Re: "Read stuff from a file and chop it up to do stuff" code advice wanted.



landspeedrecord <landspeedrecord@xxxxxxxxx> writes:

I am writing code that reinvents the "read stuff from a file and chop
it up to do stuff" code wheel (of pain conan). If you know what I
mean... Why am I doing this?

a) to learn lisp and also how to program...
b) because I am too stupid (or it is too hard) to find code that does
the insanely simple crap I want to do as a newbie. I tried with
google... really. Plus I don't know how to use packages yet.

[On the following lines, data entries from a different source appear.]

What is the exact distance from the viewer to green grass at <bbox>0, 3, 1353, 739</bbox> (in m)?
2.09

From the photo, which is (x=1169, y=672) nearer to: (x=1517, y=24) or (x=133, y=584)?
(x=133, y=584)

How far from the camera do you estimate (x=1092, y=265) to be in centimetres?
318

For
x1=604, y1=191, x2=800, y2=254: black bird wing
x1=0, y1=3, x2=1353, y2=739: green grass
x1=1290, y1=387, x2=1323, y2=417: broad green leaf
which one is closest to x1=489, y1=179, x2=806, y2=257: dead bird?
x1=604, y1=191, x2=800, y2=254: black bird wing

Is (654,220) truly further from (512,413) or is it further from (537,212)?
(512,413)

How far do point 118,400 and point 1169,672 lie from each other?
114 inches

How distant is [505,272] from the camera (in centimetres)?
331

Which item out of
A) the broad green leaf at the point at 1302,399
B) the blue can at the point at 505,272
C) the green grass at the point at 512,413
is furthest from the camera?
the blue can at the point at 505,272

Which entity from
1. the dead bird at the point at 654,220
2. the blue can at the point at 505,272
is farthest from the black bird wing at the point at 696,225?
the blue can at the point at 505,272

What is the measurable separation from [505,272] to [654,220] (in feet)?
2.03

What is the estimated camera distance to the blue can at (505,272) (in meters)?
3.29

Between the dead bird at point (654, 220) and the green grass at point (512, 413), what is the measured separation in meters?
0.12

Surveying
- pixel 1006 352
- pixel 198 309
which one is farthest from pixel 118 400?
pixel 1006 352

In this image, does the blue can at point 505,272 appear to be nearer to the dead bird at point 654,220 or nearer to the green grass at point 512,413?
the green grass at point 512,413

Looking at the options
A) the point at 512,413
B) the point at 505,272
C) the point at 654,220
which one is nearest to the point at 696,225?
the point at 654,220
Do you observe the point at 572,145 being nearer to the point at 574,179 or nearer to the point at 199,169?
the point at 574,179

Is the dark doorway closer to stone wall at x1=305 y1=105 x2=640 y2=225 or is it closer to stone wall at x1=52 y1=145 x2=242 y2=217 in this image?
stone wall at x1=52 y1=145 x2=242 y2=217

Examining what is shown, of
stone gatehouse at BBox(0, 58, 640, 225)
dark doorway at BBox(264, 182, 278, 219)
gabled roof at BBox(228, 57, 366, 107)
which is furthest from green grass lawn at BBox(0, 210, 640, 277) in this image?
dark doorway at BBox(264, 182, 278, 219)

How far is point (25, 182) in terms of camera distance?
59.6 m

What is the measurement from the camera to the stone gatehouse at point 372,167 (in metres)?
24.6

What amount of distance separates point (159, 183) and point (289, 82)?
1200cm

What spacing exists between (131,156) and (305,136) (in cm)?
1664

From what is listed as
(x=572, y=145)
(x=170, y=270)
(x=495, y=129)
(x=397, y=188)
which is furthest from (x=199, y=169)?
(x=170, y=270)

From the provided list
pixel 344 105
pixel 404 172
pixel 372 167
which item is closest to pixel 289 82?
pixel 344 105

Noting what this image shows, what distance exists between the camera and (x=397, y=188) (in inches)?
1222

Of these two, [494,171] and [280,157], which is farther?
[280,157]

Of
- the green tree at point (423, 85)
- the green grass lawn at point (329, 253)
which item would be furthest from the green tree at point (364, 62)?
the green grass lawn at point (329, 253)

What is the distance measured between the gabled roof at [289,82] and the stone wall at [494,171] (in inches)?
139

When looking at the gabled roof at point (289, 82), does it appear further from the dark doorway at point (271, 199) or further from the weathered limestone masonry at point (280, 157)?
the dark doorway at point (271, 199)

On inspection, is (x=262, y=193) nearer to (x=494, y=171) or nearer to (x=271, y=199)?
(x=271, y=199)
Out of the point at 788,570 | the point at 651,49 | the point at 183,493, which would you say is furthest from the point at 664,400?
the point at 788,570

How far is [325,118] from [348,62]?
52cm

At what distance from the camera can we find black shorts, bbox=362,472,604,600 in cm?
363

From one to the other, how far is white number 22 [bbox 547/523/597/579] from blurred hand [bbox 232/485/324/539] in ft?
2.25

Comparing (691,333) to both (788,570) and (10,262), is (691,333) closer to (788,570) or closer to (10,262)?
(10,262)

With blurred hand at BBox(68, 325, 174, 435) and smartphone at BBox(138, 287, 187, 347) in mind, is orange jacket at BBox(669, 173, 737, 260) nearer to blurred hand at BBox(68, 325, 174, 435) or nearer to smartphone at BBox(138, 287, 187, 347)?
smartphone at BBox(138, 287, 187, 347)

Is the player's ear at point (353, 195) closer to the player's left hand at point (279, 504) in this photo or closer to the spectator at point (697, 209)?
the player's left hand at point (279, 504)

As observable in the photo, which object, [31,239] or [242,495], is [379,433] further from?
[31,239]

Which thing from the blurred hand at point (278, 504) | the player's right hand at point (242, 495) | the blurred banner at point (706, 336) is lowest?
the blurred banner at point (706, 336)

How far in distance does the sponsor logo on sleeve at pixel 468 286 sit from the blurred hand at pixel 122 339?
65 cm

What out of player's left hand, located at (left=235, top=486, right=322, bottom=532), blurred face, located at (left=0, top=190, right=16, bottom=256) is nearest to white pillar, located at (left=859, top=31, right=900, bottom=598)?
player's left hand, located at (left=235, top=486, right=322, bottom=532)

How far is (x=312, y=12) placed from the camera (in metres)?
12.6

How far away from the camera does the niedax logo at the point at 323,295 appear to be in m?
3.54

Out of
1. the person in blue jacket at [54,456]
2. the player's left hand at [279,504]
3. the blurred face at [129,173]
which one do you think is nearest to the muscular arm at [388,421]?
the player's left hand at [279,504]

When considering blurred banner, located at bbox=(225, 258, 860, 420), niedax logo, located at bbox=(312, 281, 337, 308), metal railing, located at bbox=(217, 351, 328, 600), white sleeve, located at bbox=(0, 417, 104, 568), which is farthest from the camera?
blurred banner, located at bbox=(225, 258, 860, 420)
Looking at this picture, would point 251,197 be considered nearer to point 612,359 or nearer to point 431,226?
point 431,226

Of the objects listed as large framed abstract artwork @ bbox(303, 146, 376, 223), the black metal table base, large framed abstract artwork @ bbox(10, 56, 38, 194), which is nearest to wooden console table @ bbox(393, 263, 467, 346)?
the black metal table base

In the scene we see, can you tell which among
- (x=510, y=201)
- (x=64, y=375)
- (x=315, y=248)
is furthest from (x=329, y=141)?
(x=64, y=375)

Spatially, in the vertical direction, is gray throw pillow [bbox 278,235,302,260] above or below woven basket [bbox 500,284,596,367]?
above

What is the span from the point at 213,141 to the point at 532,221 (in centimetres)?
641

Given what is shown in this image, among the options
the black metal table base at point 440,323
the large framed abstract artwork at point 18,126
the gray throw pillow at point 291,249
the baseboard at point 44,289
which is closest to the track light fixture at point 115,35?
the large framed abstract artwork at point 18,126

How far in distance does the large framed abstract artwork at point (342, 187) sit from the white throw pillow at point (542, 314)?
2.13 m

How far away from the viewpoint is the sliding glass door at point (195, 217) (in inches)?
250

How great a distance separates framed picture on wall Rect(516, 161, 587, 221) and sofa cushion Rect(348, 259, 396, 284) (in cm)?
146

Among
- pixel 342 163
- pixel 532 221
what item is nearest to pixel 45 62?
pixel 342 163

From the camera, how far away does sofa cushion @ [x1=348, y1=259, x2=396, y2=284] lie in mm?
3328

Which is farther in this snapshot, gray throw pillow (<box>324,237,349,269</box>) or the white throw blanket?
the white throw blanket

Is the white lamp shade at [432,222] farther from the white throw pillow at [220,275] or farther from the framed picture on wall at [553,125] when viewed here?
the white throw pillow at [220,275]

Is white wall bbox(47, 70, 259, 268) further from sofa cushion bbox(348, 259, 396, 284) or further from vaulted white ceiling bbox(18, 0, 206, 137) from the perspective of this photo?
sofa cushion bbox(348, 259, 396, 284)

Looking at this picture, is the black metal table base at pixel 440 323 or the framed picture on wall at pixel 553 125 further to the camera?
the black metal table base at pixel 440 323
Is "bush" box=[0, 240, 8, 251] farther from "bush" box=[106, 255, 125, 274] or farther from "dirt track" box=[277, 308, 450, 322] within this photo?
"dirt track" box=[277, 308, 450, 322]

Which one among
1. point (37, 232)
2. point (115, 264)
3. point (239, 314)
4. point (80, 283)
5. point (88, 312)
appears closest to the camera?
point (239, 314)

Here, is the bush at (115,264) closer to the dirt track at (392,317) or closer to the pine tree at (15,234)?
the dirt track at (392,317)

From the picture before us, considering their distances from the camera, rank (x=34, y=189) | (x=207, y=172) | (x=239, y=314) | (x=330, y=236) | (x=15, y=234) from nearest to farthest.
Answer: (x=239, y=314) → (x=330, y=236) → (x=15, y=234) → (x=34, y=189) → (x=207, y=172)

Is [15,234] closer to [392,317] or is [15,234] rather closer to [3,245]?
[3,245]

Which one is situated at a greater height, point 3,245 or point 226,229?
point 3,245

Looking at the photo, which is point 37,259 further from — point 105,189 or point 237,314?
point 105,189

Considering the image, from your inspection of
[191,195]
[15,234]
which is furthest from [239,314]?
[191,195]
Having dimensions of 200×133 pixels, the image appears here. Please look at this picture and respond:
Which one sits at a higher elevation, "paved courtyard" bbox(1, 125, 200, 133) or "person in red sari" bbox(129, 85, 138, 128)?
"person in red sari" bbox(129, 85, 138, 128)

Anyway... I am seeking some advice... any advice about how to write
code better or with better style. Especially advice on how to write
more beautiful and/or simple code.

Am I over documenting?

You are asking people to comment on your code. Suppose,
hypothetically, that it is hard to follow. Then readers will
not be able to work out what it is supposed to, and will be
unable to suggest better ways of writing it. If you want
replies you need to offer a seperate, plain English, written
account of what the code is supposed to do. At first glance
you seem to be providing the necessary level of
documentation for a post to c.l.l. asking for advice. This
is very different from the documentation appropriate to a
source file.

The key idea in writing comments is that modern languages
permit lengthy descriptive variable names, pseudo-english
constructs such as loop, and many ways of writing code, with
the intention that you should write self-documenting
code. So the comments should mainly be about stuff that is
not present in the code. For example, if you have not
written the code in the obvious way, the code itself
explains the way that you actually wrote it, but omits both
the obvious way and why that doesn't actually work. So the
comment should provide what is missing, sketching the
obvious way and explaining the problem with it.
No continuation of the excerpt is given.